Monday, 27 March 2017

THE HIDDEN HAND (1942)

A few months after Warner Brothers released The Strange Case of Dr Rx, they gave audiences a better murder-mystery programmer with The Hidden Hand (1942), aided by dense Agatha Christie-style plotting and an elaborate game being played by its protagonist that lets the viewer in on the fun from the start. The 1934 stage play source Invitation to a Murder by Rufus King hints at the playful tone intended, and under director Benjamin Stoloff the workmanlike cast facilitate the step-by-step machinations without any distractingly bad performances cluttering its path.

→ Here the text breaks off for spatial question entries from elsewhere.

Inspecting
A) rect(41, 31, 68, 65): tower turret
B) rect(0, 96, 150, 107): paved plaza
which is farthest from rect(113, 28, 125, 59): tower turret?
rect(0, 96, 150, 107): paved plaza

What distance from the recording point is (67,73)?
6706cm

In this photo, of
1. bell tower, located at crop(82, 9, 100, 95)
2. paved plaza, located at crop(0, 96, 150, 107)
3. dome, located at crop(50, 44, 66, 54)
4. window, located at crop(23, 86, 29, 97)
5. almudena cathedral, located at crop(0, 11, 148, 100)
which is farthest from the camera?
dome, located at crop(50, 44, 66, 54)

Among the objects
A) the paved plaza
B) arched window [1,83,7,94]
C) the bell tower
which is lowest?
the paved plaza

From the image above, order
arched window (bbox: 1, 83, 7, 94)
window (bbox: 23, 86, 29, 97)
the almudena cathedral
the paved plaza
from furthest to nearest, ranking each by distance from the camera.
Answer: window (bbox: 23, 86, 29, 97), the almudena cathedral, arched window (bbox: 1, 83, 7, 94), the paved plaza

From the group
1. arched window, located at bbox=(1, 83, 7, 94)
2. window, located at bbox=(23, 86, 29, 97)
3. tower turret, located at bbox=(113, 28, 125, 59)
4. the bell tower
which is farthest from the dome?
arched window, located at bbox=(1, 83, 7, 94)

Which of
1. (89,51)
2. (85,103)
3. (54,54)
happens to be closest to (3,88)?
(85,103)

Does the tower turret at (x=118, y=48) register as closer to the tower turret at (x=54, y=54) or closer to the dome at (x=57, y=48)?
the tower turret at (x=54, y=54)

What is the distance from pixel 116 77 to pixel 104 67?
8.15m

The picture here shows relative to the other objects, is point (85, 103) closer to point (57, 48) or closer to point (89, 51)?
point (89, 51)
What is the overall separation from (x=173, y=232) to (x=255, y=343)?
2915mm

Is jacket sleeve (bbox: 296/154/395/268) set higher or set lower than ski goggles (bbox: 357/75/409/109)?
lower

Indeed, the film creates a good showcase for the eerie screen persona of Milton Parsons, a busy character actor of cadaverous build, eccentric manner and a beguilingly soothing voice reminiscent of Boris Karloff. Here, he plays escaped convict John Channing who returns to the family home assisted in his break-out by his sister Lorinda (Cecil Cunningham) who wants him to help her in a ruthless plan to test her avaricious relatives. She knows the unfeeling bunch are circling for her inheritance, so she has John pose as her butler while setting off a chain of events designed to have them cross and double-cross each other under her remote puppetry.

The two greedy couples are Walter and Rita (Roland Drew and Julie Bishop) plus Horace and Estelle (Tom Stevenson and Ruth Ford). Coincidentally, Ford was herself embroiled in a real-life familial inheritance squabble over the estate of her wealthy mother-in-law. By the time of her own death at 98 in 2009, Ford had amassed a personal wealth of ten million dollars and bequeathed the whole estate to her butler, snubbing her daughter and grand-children.

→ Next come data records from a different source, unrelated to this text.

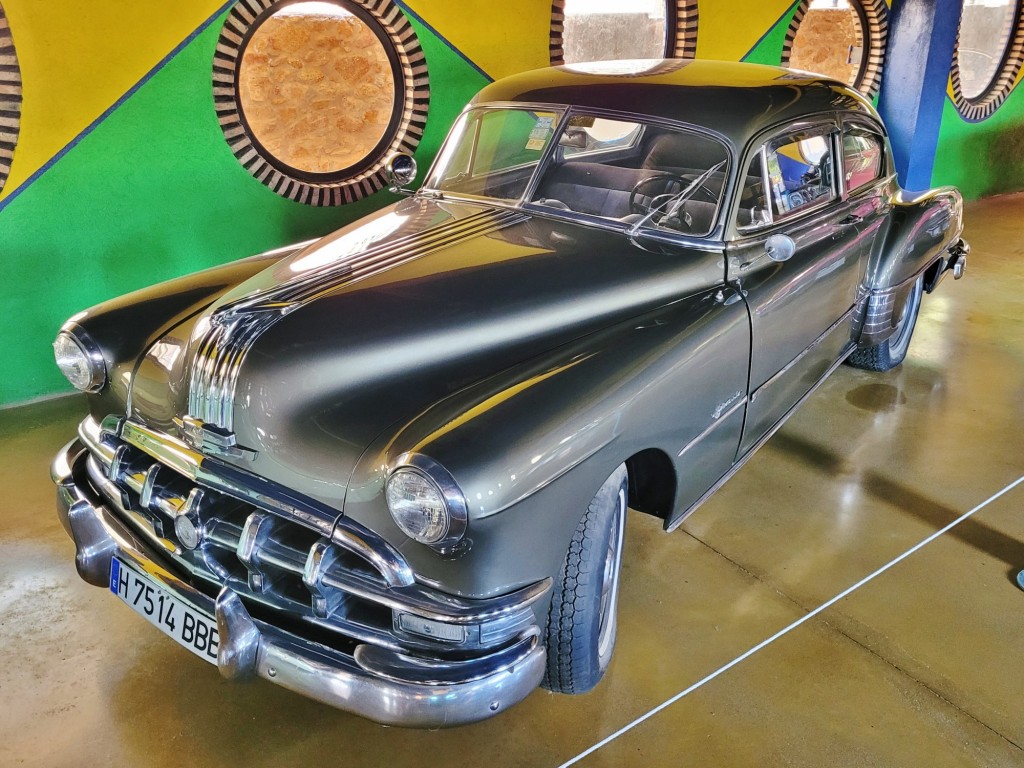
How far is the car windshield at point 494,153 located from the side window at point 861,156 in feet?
4.31

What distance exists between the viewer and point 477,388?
200 centimetres

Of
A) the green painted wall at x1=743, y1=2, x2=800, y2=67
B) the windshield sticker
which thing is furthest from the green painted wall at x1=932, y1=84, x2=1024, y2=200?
the windshield sticker

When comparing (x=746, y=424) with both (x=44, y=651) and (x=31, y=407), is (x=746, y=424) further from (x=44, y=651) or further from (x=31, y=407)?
(x=31, y=407)

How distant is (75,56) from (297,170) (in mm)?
1218

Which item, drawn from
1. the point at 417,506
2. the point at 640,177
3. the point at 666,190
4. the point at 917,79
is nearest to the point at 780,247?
the point at 666,190

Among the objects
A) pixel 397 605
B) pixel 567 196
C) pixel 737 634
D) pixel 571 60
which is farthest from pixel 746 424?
pixel 571 60

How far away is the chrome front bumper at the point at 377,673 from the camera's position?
1.76 m

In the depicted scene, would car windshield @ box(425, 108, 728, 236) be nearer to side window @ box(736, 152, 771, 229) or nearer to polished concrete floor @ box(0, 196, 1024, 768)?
side window @ box(736, 152, 771, 229)

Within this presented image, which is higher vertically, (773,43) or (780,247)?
(773,43)

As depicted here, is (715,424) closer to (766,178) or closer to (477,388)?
(477,388)

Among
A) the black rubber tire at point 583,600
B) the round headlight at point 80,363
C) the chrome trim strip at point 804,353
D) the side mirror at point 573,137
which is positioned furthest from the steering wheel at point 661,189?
the round headlight at point 80,363

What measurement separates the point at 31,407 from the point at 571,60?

To balance the unapologetic avarice within her family, there is the goodness of Mary Winfield, Lorinda’s secretary, whom she intends to make her beneficiary, owing to her selfless loyalty and being the daughter of a past almost-husband of Lorinda. Mary’s similarly virtuous fiancĂ© is also Lorinda’s attorney Peter Thorne played by Craig Stevens who later achieved TV fame as private eye Peter Gunn. Together they embody almost the only wholesome characters in the film, other than Willie Best’s chauffeur Eustis, another in his dispiriting gallery of cowardly comic relief subservient black employees, last seen in my review of The Strange Case of Dr Rx. Eustis may also be on hand to represent an everyman fear reaction to the murders and menace since the grasping family members are too greedy to ever be scared by the unfolding horror.

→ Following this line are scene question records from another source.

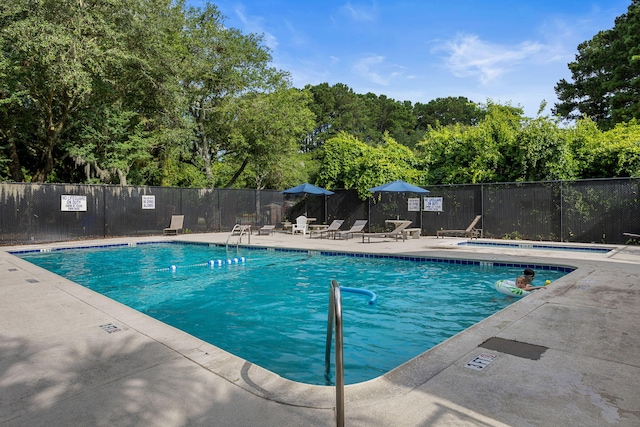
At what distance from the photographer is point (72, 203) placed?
14.3m

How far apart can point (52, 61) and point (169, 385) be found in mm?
15097

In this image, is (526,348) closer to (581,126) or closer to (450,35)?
(581,126)

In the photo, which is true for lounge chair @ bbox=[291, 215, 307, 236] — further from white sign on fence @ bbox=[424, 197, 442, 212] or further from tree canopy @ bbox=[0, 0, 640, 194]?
white sign on fence @ bbox=[424, 197, 442, 212]

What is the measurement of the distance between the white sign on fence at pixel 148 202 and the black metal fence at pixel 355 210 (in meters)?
0.04

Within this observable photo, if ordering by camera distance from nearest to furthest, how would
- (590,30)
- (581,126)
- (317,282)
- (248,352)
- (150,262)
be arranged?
(248,352) < (317,282) < (150,262) < (581,126) < (590,30)

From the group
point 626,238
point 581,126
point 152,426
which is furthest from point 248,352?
point 581,126

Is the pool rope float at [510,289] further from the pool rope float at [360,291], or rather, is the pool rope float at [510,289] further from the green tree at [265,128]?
the green tree at [265,128]

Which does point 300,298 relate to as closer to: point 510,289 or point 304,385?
point 510,289

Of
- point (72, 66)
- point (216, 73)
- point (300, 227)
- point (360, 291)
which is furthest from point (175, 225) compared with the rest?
point (360, 291)

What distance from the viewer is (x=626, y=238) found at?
38.2 feet

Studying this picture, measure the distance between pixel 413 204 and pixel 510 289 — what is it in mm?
9724

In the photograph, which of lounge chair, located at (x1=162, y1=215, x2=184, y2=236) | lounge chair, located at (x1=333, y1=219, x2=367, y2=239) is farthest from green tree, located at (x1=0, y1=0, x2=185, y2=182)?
lounge chair, located at (x1=333, y1=219, x2=367, y2=239)

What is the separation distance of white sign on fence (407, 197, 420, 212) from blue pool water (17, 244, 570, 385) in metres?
6.24

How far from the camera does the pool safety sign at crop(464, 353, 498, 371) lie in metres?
2.83
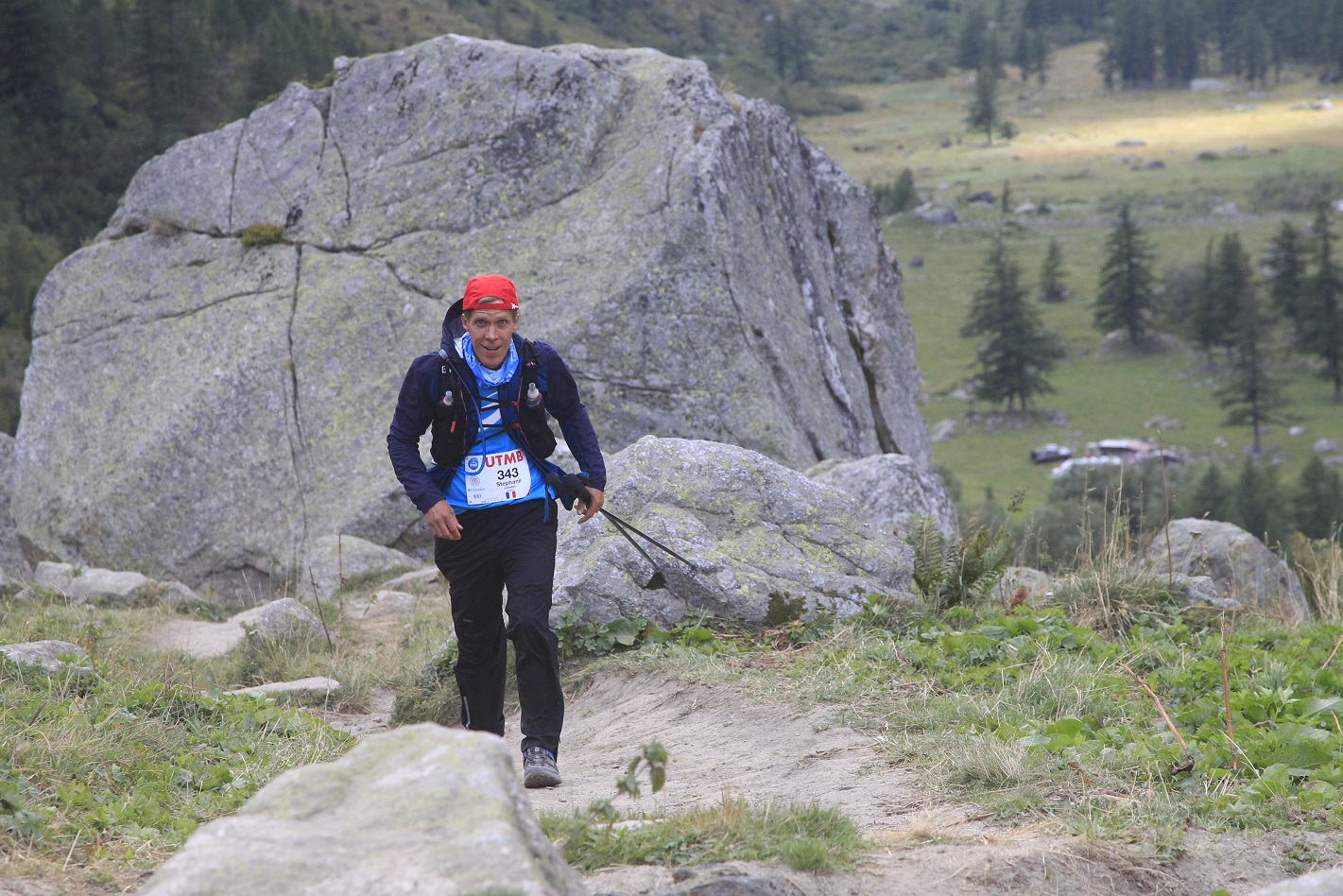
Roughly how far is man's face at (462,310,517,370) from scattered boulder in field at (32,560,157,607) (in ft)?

To crank up the greed incentive amongst her clan, Lorinda drops in various clues and temptations. John leaves a paper on the stairs to be found by their Chinese cook Mallo (Kam Tong) describing the combination of the clock hands needed to release the key to a treasure chest Lorinda has secreted in the house. She also enlists her corrupt doctor nephew Lawrence (Frank Wilcox) to drug her with a suspended animation serum and provide a full burial ceremony before reviving her with an antidote, in return for a quarter of her estate. Having wound up the mechanism, Lorinda’s macabre mind relishes the impending feeding frenzy: “You know, it gives me a thrill to know I’m going to die tonight”. The thread of Channing insanity clearly doesn’t just run through the male line.

Along the way to Lorinda’s staged death, she fakes nearly becoming victim to a falling plant-pot and has her beloved raven Mr Poe poisoned (a little name-check for writer Edgar Allen Poe’s titular haunting bird). After she is apparently killed the same way, Lawrence opts to let his aunt stay dead since he benefits anyway, not realising she was testing him as well. The crafty matriarch seems to have considered every eventuality – except for John’s coveting of Mary. “So lovely, so delicate, so dainty” he drools.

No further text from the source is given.